The images can be used to build a database of perceptual hashes. Since each card artwork has a unique perceptual hash, they can be compared with perceptual hashes of a card in a picture to identify them. If a card is identified, the information can be input into http://shop.tcgplayer.com/magic for the user to quickly get the price.

Dependencies

To run these programs you will need the python libraries BeautifulSoup, requests, imagehash, PIL, and psycopg2.

    $> pip install -r requirements.txt
    or
    $> conda env create -f environment.yml
    git clone https://github.com/eulerto/pg_similarity.git
    cd pg_similarity/
    USE_PGXS=1 make
    USE_PGXS=1 make install

In postgres:

    CREATE EXTENSION pg_similarity;

Use

Download Images

    python scrapeImages.py

This downloads all the card images from http://gatherer.wizards.com/Pages/Default.aspx and saves them in the folder cardImages/ with their name and set.

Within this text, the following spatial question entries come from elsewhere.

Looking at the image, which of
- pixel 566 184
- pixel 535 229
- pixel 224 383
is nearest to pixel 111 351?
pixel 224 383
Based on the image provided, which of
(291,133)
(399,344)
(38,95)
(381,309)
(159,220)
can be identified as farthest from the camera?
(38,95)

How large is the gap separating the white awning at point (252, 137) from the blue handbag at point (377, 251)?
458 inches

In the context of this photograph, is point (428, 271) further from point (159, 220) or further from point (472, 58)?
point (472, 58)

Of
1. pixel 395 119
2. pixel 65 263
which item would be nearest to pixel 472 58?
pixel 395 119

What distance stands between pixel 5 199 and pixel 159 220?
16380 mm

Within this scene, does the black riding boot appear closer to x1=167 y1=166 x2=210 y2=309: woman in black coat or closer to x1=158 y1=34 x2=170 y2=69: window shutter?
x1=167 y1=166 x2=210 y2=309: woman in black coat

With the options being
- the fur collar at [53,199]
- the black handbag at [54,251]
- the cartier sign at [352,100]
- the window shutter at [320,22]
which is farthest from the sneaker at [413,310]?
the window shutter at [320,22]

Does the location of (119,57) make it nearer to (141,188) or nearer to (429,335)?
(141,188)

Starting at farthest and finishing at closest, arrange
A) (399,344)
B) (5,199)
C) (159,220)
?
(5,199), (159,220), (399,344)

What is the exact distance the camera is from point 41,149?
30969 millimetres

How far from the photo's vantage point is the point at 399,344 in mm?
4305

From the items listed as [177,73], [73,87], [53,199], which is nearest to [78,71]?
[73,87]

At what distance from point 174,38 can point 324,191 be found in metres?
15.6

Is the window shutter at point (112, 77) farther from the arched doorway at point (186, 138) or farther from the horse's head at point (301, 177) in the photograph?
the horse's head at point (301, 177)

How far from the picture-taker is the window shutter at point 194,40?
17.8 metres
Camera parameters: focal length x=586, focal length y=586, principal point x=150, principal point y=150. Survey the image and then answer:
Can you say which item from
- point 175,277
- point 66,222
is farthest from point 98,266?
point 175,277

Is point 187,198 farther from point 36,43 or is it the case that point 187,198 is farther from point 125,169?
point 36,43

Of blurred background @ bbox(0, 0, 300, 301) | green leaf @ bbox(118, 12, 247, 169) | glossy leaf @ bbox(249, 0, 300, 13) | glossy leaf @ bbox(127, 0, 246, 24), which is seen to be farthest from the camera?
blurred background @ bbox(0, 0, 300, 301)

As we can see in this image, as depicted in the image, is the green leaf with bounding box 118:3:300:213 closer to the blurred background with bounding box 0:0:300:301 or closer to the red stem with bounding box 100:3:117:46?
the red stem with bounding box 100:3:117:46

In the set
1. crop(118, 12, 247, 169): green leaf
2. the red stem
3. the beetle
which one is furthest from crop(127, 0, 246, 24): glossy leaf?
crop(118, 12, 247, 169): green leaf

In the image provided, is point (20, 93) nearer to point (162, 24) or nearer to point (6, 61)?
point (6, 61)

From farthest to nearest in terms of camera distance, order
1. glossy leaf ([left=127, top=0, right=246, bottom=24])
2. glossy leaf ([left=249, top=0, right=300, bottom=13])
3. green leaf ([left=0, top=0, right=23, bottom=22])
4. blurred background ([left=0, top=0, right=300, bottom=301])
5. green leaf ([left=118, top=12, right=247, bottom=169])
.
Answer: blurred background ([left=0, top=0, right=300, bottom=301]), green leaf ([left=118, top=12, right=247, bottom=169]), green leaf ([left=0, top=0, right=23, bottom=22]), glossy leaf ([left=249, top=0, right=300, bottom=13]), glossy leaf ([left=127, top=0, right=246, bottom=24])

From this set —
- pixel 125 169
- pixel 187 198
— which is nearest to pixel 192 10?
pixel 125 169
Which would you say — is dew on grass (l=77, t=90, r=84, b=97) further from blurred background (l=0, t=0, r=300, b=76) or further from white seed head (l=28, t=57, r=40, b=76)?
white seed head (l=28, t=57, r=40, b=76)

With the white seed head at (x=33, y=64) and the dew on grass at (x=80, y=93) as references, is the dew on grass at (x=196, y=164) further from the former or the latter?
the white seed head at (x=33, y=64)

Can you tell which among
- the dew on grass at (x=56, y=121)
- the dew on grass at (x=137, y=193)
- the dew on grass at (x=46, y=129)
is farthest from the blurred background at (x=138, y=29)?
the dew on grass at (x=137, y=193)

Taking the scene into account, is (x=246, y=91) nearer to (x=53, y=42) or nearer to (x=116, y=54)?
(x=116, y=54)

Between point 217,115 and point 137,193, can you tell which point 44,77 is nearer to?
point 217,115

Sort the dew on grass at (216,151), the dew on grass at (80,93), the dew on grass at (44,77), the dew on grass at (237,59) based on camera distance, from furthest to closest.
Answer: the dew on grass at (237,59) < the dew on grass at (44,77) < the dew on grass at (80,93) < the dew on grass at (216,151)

The folder of pictures ends up being 1.21 GB and it takes about 25 minutes to download.

Setup The Database

Once postgres is installed, create a database and table needed for the python script.

    psql
    create database cardimages;
    \c cardimages
    create table phash(name text, set text, hash text);

Build The Database

    $> python buildDatabase.py

Populates a postgresql database with card name, set, and a perceptual hash of the artwork from the images downloaded with scrapeImages.py

Test A Card

    $> python queryDatabase.py

TODOs

  • Reorganize folders
  • Add Docker-Compose to develop without installing Postgres locally
  • Add a license (i.e. MIT)
  • Refactor the output paths to download
  • Add a way to resume downloads and avoid repetitions
  • Add a way to download from another sources (like ebay or google)
  • Refactor the way to download files creating a subfolder by card
  • Merge several ways to build the dataset
  • Test all python scripts to check function after route refactor
  • Finish Makefile
  • Add a way to automatically launch sql script once
  • Update README with makefile and new sections
  • Add a notebook example